##### Dati forniti

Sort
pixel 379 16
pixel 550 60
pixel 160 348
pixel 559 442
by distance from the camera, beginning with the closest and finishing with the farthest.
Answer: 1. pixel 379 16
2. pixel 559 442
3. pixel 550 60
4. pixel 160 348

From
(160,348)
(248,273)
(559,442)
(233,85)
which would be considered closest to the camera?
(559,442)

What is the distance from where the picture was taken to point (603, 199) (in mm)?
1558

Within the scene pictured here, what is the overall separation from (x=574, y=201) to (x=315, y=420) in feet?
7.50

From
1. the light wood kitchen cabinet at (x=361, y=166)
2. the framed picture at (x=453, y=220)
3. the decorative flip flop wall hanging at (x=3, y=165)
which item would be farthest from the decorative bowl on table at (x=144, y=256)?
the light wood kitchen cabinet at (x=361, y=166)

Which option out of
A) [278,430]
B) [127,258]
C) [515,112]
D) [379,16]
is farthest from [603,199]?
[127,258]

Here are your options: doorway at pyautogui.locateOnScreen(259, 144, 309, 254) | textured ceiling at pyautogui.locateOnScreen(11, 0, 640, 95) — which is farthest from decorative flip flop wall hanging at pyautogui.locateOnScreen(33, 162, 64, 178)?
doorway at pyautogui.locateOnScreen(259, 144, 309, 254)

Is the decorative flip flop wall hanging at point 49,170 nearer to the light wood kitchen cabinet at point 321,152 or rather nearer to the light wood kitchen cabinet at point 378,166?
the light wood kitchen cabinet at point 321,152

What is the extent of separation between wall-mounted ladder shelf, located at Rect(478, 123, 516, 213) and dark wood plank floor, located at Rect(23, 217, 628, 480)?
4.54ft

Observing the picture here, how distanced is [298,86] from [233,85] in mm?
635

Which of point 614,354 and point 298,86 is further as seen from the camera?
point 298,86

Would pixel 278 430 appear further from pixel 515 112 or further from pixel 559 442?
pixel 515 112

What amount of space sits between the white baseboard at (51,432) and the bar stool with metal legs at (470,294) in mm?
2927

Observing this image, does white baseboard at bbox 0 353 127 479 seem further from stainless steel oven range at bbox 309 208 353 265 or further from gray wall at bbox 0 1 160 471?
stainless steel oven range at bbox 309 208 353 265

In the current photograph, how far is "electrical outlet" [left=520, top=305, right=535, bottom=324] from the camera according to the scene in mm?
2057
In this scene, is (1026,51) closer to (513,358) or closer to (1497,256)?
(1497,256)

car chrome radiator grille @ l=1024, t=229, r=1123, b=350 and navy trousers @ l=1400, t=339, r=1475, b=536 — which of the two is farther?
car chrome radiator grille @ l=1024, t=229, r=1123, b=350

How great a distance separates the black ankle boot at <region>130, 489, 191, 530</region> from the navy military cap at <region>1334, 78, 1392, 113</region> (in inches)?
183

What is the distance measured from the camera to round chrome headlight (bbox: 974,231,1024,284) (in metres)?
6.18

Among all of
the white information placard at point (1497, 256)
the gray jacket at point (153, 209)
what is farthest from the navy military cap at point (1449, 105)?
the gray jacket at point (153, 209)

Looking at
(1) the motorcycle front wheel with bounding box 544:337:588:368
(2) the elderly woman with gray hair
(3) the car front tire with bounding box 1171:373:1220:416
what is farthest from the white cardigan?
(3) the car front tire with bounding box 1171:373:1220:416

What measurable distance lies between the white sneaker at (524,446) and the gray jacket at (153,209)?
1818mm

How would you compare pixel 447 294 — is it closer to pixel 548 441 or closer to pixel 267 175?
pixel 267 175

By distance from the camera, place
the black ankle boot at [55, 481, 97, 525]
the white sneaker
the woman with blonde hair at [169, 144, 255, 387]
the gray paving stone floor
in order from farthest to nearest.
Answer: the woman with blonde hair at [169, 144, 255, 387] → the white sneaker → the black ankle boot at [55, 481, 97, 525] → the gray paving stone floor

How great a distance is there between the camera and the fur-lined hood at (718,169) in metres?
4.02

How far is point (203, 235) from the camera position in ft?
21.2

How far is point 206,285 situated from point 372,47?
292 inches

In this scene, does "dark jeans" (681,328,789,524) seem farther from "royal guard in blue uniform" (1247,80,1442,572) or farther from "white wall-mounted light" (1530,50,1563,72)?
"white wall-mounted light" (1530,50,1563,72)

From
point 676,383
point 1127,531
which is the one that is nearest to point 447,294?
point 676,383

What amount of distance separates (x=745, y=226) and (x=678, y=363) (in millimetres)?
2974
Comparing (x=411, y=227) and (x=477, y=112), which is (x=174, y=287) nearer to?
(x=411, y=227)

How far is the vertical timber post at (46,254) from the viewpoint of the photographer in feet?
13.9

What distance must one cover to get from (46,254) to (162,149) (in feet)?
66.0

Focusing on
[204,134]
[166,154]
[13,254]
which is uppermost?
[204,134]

##########

**Richiesta**
Cita parola per parola tutte le righe dei dati, senza cambiare nulla.

**Risposta corretta**
Sort
pixel 379 16
pixel 550 60
pixel 160 348
pixel 559 442
by distance from the camera, beginning with the closest and finishing with the farthest.
Answer: 1. pixel 379 16
2. pixel 559 442
3. pixel 550 60
4. pixel 160 348

From
(160,348)
(248,273)
(559,442)
(233,85)
which would be considered closest to the camera?
(559,442)

What is the distance from where the picture was taken to point (603, 199) (in mm)?
1558

Within the scene pictured here, what is the overall separation from (x=574, y=201) to (x=315, y=420) in feet?
7.50

From
1. the light wood kitchen cabinet at (x=361, y=166)
2. the framed picture at (x=453, y=220)
3. the decorative flip flop wall hanging at (x=3, y=165)
which item would be farthest from the decorative bowl on table at (x=144, y=256)?
the light wood kitchen cabinet at (x=361, y=166)

Which option out of
A) [278,430]
B) [127,258]
C) [515,112]
D) [379,16]
is farthest from [603,199]?
[127,258]

Here are your options: doorway at pyautogui.locateOnScreen(259, 144, 309, 254) | textured ceiling at pyautogui.locateOnScreen(11, 0, 640, 95) — which is farthest from decorative flip flop wall hanging at pyautogui.locateOnScreen(33, 162, 64, 178)?
doorway at pyautogui.locateOnScreen(259, 144, 309, 254)

Is the decorative flip flop wall hanging at point 49,170 nearer to the light wood kitchen cabinet at point 321,152 or rather nearer to the light wood kitchen cabinet at point 378,166?
the light wood kitchen cabinet at point 321,152

What is the extent of separation between wall-mounted ladder shelf, located at Rect(478, 123, 516, 213) and dark wood plank floor, located at Rect(23, 217, 628, 480)?
4.54ft

Observing the picture here, how distanced is [298,86] from [233,85] in mm?
635

Which of point 614,354 and point 298,86 is further as seen from the camera?
point 298,86

Would pixel 278 430 appear further from pixel 515 112 or further from pixel 559 442?
pixel 515 112

What amount of space sits between the white baseboard at (51,432) and the bar stool with metal legs at (470,294) in mm?
2927

Observing this image, does white baseboard at bbox 0 353 127 479 seem further from stainless steel oven range at bbox 309 208 353 265 or further from gray wall at bbox 0 1 160 471?
stainless steel oven range at bbox 309 208 353 265

In the current photograph, how far is "electrical outlet" [left=520, top=305, right=535, bottom=324] from the camera according to the scene in mm?
2057
In this scene, is (1026,51) closer to (513,358) or closer to (1497,256)?
(1497,256)

car chrome radiator grille @ l=1024, t=229, r=1123, b=350 and navy trousers @ l=1400, t=339, r=1475, b=536 — which of the two is farther?
car chrome radiator grille @ l=1024, t=229, r=1123, b=350

How great a distance separates the black ankle boot at <region>130, 489, 191, 530</region> from the navy military cap at <region>1334, 78, 1392, 113</region> (in inches)?
183

What is the distance measured from the camera to round chrome headlight (bbox: 974,231,1024,284) (in metres)?
6.18

Among all of
the white information placard at point (1497, 256)
the gray jacket at point (153, 209)
what is farthest from the navy military cap at point (1449, 105)?
the gray jacket at point (153, 209)

Looking at
(1) the motorcycle front wheel with bounding box 544:337:588:368
(2) the elderly woman with gray hair
(3) the car front tire with bounding box 1171:373:1220:416
what is farthest from the white cardigan?
(3) the car front tire with bounding box 1171:373:1220:416

What measurable distance lies between the white sneaker at (524,446) and the gray jacket at (153,209)?
1818mm

How would you compare pixel 447 294 — is it closer to pixel 548 441 or closer to pixel 267 175?
pixel 267 175

By distance from the camera, place
the black ankle boot at [55, 481, 97, 525]
the white sneaker
the woman with blonde hair at [169, 144, 255, 387]
the gray paving stone floor
in order from farthest to nearest.
Answer: the woman with blonde hair at [169, 144, 255, 387] → the white sneaker → the black ankle boot at [55, 481, 97, 525] → the gray paving stone floor

How great a distance is there between the camera and the fur-lined hood at (718,169) in metres?
4.02

How far is point (203, 235) from the camera position in ft?
21.2

How far is point 206,285 situated from point 372,47?
292 inches

In this scene, does "dark jeans" (681,328,789,524) seem farther from "royal guard in blue uniform" (1247,80,1442,572) or farther from "white wall-mounted light" (1530,50,1563,72)?
"white wall-mounted light" (1530,50,1563,72)

From
point 676,383
point 1127,531
which is the one that is nearest to point 447,294?
point 676,383

What amount of distance separates (x=745, y=226) and (x=678, y=363) (in millimetres)?
2974
Comparing (x=411, y=227) and (x=477, y=112), which is (x=174, y=287) nearer to?
(x=411, y=227)

How far is the vertical timber post at (46,254) from the viewpoint of the photographer in feet?
13.9

What distance must one cover to get from (46,254) to (162,149) (in feet)?
66.0

Focusing on
[204,134]
[166,154]
[13,254]
which is uppermost?
[204,134]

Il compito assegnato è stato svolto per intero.